> Problem statement: Among the entries below, one line contains "Jeremy Corbyn foi" and another contains "Authentic vintage Balenciaga". Transcribe those two lines and every line between them, exactly.

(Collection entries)
+++++

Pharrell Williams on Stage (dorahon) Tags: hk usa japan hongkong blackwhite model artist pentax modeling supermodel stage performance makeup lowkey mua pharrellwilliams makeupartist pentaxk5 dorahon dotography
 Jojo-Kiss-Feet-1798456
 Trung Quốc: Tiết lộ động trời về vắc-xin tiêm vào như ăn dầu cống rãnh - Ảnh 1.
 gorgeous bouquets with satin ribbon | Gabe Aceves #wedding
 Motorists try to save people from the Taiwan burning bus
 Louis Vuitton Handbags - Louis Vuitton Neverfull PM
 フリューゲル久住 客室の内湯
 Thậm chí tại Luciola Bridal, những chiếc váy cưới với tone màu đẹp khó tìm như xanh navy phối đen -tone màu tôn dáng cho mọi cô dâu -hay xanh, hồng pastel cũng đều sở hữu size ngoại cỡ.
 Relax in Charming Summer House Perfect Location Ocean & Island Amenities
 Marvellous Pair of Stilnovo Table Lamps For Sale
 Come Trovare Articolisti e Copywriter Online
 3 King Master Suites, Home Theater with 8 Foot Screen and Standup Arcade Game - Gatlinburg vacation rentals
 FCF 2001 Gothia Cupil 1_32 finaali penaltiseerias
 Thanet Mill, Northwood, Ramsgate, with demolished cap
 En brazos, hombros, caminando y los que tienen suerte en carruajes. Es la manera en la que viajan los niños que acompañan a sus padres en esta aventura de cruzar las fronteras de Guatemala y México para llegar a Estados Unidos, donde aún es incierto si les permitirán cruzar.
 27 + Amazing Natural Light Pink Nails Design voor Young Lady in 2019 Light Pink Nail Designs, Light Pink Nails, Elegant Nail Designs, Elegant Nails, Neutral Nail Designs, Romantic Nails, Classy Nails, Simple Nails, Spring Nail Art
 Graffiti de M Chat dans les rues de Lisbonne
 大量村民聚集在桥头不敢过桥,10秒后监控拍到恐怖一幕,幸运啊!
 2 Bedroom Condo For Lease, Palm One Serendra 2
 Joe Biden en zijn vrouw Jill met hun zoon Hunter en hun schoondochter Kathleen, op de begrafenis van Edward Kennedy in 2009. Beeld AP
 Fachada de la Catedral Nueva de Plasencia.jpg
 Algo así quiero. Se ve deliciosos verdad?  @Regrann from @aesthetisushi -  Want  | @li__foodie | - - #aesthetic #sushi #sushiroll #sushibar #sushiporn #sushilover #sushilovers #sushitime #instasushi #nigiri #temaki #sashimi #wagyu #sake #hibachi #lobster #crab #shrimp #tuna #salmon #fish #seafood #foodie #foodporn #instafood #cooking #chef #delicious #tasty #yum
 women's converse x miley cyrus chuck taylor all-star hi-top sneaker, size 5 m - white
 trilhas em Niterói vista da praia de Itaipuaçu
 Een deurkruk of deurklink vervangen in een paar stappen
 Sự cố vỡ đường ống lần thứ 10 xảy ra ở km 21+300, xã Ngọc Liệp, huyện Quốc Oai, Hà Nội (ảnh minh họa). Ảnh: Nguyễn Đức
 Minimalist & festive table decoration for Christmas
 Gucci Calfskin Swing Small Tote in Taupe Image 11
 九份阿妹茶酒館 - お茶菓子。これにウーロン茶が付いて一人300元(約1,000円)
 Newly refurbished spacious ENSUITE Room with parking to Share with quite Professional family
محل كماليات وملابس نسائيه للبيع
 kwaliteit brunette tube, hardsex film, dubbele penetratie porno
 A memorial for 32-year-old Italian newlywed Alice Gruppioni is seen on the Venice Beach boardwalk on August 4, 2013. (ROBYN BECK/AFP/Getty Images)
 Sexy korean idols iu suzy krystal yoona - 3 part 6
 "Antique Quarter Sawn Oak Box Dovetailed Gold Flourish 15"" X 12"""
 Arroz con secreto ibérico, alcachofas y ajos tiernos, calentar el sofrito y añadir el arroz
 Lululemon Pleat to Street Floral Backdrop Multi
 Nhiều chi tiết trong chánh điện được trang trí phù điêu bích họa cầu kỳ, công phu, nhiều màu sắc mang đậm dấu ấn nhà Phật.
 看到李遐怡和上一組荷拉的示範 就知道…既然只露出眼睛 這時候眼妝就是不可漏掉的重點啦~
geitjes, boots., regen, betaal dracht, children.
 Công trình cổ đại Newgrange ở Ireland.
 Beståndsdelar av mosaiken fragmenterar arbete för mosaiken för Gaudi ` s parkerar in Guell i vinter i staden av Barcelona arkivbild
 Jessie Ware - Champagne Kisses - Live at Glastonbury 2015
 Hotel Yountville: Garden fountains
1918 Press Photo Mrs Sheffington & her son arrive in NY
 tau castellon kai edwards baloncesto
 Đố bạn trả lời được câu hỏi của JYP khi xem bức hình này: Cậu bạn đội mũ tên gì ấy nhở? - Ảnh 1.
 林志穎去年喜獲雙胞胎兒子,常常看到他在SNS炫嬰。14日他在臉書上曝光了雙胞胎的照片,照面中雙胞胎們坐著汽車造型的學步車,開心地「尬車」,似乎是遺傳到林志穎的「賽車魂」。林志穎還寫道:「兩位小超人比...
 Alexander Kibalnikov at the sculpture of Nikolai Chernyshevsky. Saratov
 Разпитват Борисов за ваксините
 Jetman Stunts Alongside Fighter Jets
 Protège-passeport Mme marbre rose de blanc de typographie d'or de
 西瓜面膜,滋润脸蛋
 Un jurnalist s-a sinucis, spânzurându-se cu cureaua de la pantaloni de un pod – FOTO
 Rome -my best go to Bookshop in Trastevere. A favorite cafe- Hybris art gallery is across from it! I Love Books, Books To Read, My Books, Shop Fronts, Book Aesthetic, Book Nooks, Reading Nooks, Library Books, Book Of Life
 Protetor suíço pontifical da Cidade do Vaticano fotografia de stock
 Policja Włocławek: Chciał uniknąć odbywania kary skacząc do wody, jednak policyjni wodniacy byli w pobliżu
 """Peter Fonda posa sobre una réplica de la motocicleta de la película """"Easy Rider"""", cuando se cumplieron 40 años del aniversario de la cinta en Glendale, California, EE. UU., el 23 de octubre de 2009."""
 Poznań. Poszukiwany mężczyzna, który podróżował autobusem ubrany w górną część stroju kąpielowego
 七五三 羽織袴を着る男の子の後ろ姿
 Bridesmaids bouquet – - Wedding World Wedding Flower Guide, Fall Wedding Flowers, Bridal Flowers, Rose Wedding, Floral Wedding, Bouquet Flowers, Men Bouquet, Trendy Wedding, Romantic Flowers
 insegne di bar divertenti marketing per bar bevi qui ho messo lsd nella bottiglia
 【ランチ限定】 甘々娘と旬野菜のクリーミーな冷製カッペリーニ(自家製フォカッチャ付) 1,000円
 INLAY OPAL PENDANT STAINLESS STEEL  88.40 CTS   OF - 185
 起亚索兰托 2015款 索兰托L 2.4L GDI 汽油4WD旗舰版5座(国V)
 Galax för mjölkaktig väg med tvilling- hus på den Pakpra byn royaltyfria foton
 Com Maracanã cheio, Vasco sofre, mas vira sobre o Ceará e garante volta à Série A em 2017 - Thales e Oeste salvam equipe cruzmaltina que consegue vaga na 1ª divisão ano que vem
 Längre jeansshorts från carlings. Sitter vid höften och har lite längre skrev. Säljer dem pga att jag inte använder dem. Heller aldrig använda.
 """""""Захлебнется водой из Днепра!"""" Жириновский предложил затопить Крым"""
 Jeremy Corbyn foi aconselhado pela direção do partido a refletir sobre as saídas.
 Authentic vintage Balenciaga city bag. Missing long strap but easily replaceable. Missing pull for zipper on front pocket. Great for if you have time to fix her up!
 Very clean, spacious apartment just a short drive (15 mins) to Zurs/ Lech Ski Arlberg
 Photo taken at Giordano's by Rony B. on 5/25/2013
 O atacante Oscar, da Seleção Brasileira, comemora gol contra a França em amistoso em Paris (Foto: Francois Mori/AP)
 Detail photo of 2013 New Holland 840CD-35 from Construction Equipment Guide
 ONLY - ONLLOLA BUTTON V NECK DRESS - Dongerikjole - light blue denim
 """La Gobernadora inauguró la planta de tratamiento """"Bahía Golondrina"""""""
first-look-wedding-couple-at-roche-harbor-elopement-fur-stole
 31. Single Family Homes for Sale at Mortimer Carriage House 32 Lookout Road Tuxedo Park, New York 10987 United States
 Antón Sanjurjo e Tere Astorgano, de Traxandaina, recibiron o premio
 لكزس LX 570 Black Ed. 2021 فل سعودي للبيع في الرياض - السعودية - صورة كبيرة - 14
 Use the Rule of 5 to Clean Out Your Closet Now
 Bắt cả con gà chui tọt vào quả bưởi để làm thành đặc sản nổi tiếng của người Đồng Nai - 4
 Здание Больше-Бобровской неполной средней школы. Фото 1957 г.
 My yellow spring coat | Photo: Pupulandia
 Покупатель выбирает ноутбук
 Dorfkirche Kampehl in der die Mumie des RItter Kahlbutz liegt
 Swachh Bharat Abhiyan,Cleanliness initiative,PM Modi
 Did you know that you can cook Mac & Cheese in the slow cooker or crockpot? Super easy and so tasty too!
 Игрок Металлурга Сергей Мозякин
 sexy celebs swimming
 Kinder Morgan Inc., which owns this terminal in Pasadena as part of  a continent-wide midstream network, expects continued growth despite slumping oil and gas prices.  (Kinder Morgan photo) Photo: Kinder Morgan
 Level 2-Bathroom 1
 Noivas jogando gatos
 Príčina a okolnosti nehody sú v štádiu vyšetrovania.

+++++

> Finished task:
 Jeremy Corbyn foi aconselhado pela direção do partido a refletir sobre as saídas.
 Authentic vintage Balenciaga city bag. Missing long strap but easily replaceable. Missing pull for zipper on front pocket. Great for if you have time to fix her up!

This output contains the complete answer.